The Appeals and Grievances Analyst description is intended to point out major responsibilities within the role, but it is not limited to these items.
- Reviews, researches, and directs complaints, grievances and appeal cases to appropriate personnel, and follows up to ensure that resolution has occurred, documentation is complete, required timeframes are met, and proper written and verbal communication of the decision has occurred. In most cases, prepares the written communication of the decision in plain written language. Coordinates additional follow up activities with appropriate department managers and/or leads and tracks to conclusion.
- Maintains grievance and appeal case files and include necessary information to log incoming correspondences, tracking dispositions, and maintaining timeliness of resolution as required by state and federal mandates.
- Ensures that all information to members, providers, other parties-to-a-complaint, and other appropriate persons is accurate, consistent, and customer sensitive.
- Participates in internal committee and interdisciplinary meetings, reporting recent activity and analysis of trends, and makes recommendations for problem resolution and performance improvement.
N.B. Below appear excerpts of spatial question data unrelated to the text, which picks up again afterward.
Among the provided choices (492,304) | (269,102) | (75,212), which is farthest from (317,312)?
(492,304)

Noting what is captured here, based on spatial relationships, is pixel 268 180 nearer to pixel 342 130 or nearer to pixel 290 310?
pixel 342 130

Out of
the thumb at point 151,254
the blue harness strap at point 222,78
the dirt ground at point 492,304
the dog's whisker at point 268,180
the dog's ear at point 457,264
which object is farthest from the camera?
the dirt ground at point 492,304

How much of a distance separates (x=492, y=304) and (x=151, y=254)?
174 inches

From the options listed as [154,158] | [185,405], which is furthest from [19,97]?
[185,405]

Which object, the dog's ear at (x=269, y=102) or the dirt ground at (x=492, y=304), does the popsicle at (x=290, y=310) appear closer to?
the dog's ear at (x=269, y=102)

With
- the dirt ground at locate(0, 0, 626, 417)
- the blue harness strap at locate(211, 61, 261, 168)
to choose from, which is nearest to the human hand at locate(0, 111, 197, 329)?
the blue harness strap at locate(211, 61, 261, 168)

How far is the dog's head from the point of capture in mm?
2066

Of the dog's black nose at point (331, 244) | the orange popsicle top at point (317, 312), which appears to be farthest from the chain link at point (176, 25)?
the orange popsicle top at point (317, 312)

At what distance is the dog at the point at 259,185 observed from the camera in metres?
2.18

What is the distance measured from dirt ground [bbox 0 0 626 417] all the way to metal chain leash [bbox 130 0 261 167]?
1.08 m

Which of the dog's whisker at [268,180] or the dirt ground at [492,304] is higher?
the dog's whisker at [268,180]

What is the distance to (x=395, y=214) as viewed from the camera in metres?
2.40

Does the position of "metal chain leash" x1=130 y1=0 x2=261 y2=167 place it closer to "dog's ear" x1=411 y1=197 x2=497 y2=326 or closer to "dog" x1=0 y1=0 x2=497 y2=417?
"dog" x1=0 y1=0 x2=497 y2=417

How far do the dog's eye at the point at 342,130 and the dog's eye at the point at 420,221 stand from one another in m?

- Communicates with internal and external partners as well as members and providers to ensure all required documentation is received to process the case.
- Monitor all incoming appeal and grievance channels including mail, fax and phone.
EDUCATION, TRAINING, AND PROFESSIONAL EXPERIENCE
- Bachelor’s degree or equivalent work experience preferred
- Three (3) or more years of experience in health plan operations setting required, preferably in Appeals & Grievances or Claims
- Two (2) or more years of Medicare Advantage experience preferred
- Detail oriented
- Thrive in fast-paced environments and have a passion for extemporary customer service and resolving conflicts
- Self-directed, able to prioritize and takes ownership in projects, cases, and workgroups
- The majority of work responsibilities are performed in an open office setting, carrying out detailed work sitting at a desk/table and working on the computer. Some travel may be required.
We understand patient pain points, eliminating complexity while increasing transparency, for greater access and easier navigation.
We integrate and align individual incentives at all levels, from financing to optimization to delivery of care.